(Stored data entries)

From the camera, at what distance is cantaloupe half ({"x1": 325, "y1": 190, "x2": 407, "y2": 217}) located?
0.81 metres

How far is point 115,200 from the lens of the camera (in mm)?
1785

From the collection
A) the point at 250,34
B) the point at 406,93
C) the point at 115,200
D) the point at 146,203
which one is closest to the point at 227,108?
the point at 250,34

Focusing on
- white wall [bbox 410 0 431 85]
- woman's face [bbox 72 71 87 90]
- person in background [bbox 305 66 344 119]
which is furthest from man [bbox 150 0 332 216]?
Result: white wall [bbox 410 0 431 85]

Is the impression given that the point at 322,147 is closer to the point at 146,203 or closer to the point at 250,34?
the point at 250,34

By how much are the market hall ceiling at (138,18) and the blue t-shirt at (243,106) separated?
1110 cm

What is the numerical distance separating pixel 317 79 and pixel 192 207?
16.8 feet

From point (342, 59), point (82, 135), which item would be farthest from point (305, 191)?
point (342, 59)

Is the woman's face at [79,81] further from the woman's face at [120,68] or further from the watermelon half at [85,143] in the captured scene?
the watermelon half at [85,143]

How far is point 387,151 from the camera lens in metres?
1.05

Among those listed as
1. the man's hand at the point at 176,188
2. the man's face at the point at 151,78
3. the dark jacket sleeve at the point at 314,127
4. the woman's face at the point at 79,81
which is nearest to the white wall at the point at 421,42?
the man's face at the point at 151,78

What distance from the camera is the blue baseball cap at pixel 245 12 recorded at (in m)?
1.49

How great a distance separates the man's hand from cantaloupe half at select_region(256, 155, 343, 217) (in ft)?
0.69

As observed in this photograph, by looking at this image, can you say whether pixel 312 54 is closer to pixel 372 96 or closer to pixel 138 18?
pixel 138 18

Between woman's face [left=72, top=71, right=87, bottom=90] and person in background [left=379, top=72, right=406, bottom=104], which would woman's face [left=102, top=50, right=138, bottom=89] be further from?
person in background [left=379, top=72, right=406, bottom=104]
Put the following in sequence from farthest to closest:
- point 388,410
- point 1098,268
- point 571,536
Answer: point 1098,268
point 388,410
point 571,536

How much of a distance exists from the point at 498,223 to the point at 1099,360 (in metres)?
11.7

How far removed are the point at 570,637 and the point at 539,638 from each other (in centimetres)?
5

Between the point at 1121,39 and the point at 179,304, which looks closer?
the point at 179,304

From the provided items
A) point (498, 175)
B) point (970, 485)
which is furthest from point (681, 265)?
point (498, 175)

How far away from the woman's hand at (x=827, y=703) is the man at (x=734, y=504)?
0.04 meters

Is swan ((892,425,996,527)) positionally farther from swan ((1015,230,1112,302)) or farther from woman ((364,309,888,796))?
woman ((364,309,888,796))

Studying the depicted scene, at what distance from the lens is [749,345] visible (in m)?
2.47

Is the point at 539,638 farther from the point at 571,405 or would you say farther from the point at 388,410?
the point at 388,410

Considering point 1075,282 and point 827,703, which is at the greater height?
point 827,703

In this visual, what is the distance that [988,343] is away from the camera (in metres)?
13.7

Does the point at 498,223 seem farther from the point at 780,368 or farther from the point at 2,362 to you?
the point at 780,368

**Required task**
Render the entries starting at the one containing "Considering point 1075,282" and ending at the last entry as a two-column CSV with the headers input and output. Give one row per entry, with the entry's text and its answer each in a single quoted field and any line breaks replaced by spaces.

**The solution**
input,output
"Considering point 1075,282 and point 827,703, which is at the greater height?","point 827,703"
"In this visual, what is the distance that [988,343] is away from the camera (in metres)?","13.7"
"Does the point at 498,223 seem farther from the point at 780,368 or farther from the point at 2,362 to you?","the point at 780,368"